··· Input data ···
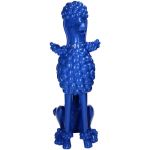 Figura dekoracyjna Fashion Queen Pudel niebieski  1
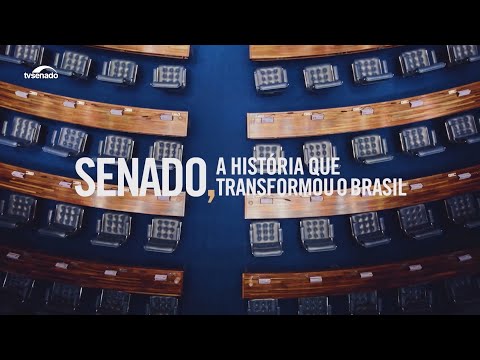 Veja o trailer de Senado, a história que transformou o Brasil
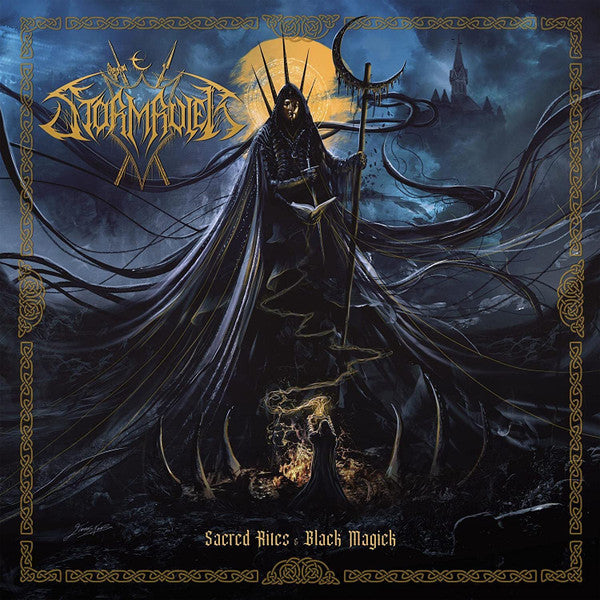 Stormruler – Sacred Rites & Black Magick (2Lp) 🇺🇸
···
[Exercise description]
The line containing "Veja o trailer" and every line after it, through the end of the data, are to be output exactly. Omit the pictures.

[Answer for the task]
 Veja o trailer de Senado, a história que transformou o Brasil
 Stormruler – Sacred Rites & Black Magick (2Lp) 🇺🇸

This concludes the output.